Years later, the walls of this temple room were repainted in a morbid way. Along the base of the wall are waves of red painted up from the floor. They are painted unevenly, like eerie red ocean waves. They symbolize all the blood that flowed here.

We leave the temple, and head back by the vendors. Tu tells us that he later married again, and with his present wife he sells herbs and traditional medicines. As we are walking, he touches two parts of my back with his hand, saying that he can help me with back pain.

I am momentarily stunned. I never told him I had back pain, and he touched my back in the exact locations where I’ve had back pain recently. How did he know?

Before we leave, I stop in the local one room museum. The images within are disturbing. Grisly photos lining the walls show corpses lying where they fell in Ba Chuc. Eyewitness accounts from local survivors describe how they escaped the carnage.

Among the displays are two
US Army gas cans, the kind seen on the back of jeeps. The Khmer Rouge captured these and other US made equipment from the Cambodian Army. Later the Khmer Rouge brought them to Ba Chuc, and used their contents to torch buildings before discarding them.


Gas cans, used to torch the buildings
Strangely, both the Khmer Rouge and Vietnamese used captured US made materials and weapons against their former communist ‘brothers’. But when it came to firepower, the Vietnamese had even more captured US made weapons than the Khmer Rouge did. I recall a Huey helicopter I recently saw outside a Saigon museum. Captured from the ARVN, it had been repainted with the logo of communist Vietnam. When Vietnam invaded Cambodia later in 1978, that chopper went back into action. There were US made weapons being used by both sides of this new war. 

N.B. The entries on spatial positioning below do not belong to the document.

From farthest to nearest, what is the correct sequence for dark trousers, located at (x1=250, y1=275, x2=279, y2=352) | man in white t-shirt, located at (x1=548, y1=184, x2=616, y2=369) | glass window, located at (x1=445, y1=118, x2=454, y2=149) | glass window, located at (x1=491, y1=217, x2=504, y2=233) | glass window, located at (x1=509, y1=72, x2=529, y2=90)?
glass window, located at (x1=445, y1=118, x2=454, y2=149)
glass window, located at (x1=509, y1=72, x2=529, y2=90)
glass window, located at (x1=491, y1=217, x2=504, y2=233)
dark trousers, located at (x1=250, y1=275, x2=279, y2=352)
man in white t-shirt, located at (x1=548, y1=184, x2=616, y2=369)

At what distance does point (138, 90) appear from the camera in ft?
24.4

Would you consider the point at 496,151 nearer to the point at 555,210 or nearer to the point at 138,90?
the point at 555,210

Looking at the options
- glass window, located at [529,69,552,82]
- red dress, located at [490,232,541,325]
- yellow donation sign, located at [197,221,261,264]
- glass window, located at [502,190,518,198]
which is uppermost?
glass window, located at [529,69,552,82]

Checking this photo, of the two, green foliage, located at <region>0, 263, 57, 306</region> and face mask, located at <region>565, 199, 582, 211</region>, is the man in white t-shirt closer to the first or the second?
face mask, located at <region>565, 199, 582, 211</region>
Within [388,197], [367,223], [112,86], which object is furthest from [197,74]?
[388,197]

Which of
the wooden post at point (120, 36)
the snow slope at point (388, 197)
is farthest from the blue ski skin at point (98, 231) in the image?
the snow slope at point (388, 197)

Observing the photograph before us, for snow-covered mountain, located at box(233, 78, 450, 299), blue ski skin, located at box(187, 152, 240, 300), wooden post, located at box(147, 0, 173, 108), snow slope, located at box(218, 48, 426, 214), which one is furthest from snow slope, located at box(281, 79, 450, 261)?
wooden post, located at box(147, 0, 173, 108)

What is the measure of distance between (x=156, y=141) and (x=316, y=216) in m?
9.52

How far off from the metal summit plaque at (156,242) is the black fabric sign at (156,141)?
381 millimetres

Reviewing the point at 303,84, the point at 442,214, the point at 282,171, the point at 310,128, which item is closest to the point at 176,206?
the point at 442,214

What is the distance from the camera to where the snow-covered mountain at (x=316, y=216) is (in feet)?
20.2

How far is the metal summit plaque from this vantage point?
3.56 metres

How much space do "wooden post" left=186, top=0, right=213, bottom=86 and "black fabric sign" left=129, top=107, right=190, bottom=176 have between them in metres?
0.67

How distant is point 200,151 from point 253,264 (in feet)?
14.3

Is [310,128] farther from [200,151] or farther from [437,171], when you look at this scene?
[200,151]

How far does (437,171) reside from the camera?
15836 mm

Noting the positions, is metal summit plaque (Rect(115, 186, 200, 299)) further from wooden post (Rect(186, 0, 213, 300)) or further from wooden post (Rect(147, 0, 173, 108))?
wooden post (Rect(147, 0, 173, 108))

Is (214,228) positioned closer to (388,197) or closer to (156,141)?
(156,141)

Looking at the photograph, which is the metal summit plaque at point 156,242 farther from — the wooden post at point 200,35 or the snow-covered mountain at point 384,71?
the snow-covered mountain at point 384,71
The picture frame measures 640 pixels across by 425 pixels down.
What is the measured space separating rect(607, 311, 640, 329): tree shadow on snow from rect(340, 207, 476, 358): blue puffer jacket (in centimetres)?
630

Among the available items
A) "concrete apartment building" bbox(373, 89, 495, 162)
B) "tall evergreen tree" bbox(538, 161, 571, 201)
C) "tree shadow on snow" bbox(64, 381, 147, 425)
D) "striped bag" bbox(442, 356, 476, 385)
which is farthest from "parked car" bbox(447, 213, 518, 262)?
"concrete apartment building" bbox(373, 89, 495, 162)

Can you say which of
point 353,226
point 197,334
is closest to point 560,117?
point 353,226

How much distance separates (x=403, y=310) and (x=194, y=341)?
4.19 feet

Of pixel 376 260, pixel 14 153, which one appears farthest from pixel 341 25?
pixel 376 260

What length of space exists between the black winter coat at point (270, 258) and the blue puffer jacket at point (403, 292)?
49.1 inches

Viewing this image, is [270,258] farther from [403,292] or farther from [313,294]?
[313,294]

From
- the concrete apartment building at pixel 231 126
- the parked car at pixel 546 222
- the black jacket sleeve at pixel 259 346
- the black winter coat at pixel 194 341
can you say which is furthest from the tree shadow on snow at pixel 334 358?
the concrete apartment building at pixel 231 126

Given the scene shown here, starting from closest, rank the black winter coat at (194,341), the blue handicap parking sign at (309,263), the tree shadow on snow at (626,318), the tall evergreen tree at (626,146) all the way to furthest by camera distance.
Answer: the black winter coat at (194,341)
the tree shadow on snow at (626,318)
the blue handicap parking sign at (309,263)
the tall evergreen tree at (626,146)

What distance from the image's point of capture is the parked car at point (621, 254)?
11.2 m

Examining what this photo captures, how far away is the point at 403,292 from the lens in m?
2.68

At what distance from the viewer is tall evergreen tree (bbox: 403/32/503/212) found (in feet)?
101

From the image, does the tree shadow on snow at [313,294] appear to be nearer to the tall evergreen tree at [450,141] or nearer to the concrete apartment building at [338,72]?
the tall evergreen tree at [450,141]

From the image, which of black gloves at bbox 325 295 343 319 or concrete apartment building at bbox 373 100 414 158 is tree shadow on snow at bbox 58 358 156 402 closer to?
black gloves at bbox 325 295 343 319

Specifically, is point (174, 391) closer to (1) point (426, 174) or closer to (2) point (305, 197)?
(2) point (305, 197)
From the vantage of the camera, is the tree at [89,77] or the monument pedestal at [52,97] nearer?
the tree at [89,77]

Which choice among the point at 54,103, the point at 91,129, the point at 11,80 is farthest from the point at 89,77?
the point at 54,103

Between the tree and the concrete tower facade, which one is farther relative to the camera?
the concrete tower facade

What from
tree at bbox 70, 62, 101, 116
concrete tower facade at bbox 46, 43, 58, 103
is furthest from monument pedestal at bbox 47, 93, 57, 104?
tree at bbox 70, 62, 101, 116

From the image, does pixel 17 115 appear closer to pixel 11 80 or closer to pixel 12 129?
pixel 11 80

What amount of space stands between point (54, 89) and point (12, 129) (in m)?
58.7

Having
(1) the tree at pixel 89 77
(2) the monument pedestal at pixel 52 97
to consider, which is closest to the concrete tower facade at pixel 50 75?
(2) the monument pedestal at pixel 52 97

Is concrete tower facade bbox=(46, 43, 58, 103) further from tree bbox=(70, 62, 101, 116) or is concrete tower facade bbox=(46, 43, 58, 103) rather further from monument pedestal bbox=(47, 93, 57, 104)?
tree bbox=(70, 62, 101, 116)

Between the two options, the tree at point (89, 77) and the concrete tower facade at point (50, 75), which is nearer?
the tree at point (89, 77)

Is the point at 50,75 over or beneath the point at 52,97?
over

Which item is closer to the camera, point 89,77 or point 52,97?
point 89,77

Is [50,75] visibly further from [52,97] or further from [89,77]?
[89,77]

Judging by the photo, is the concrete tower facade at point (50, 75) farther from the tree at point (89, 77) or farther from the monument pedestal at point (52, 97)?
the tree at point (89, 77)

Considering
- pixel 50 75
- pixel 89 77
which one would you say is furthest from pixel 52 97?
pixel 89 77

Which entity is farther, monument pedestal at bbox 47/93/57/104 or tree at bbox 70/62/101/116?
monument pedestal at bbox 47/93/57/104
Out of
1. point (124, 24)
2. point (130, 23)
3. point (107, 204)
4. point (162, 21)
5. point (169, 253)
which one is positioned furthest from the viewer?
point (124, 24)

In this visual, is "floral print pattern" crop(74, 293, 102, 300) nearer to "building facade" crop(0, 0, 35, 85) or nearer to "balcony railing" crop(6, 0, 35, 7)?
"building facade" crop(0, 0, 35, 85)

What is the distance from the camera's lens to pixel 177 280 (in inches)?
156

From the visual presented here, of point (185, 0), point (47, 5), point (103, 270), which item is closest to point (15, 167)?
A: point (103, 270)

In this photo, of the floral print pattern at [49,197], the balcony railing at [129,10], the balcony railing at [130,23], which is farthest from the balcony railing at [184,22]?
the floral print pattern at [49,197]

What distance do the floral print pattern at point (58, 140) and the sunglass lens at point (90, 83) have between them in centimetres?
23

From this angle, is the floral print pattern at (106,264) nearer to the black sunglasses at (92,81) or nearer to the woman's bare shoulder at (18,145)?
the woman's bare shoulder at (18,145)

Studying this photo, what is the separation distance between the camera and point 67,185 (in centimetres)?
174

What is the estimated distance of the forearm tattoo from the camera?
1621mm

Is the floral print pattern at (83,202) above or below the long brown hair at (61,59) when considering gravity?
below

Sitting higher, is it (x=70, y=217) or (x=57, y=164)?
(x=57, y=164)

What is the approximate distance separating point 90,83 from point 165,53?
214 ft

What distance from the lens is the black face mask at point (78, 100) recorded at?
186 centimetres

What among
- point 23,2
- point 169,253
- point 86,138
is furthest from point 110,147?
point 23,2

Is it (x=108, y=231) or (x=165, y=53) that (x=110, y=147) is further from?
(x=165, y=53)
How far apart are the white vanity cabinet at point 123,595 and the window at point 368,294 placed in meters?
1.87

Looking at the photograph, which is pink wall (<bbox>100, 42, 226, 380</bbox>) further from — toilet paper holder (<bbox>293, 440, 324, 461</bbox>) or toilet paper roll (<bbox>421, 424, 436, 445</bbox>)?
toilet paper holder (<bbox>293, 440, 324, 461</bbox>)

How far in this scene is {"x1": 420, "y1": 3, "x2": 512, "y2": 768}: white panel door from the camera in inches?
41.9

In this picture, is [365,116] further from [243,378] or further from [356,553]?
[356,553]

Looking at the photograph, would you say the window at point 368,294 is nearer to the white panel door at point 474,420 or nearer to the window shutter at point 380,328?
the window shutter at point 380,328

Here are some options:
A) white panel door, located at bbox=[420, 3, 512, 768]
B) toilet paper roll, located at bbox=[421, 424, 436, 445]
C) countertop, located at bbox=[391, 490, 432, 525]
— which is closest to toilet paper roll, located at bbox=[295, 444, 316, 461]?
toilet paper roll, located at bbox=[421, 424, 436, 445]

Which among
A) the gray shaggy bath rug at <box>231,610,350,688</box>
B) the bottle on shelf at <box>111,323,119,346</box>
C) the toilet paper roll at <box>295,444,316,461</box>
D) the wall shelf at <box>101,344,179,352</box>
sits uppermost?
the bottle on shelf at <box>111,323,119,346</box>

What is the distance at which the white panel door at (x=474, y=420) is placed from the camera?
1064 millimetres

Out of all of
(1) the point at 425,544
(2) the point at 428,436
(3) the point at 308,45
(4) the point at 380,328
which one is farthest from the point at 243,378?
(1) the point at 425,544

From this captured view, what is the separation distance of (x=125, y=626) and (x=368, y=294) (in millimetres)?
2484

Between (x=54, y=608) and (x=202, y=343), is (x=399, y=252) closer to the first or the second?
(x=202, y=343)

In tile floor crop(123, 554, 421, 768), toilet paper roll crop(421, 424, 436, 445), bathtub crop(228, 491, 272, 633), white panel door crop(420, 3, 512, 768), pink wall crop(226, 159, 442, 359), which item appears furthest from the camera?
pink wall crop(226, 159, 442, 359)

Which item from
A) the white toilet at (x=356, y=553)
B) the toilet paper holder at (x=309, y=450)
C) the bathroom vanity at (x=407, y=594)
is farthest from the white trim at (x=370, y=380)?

This use of foreign weapons makes me wonder. If there had never been any foreign arms brought into Southeast Asia at all, (from the US, USSR, China, France) what weapons would they have used here? Knives and bamboo spears?

12th century Khmer empire that included Mekong Delta
When Vietnam decided to invade Cambodia and remove the Khmer Rouge, disbelieving westerners never saw the war coming. This was almost inconceivable. Two communist armies, previously allies, turned on each other. These former friends were intent on annihilating the other. 

The rag-tag army of Khmer Rouge fighters had raised the ire of the largest, most experienced army in all of Southeast Asia. Their leader Pol Pon, as Pol Pot is known here, would be outnumbered, outgunned, and he would lose.

As horrible as the Ba Chuc massacre was, history can say that these people did not die in vain. Their deaths influenced the Vietnamese government to invade Cambodia, and force the murderous Khmer Rouge out of power. When this attack happened here, it was the beginning of the end for the Khmer Rouge. The days of the Cambodia genocide were numbered. 

The border to Cambodia is open and peaceful now, but there are still some Vietnamese Army bases in use out along the delta highway. After what happened here, it seems that the Vietnamese never want to leave this area of the delta undefended again.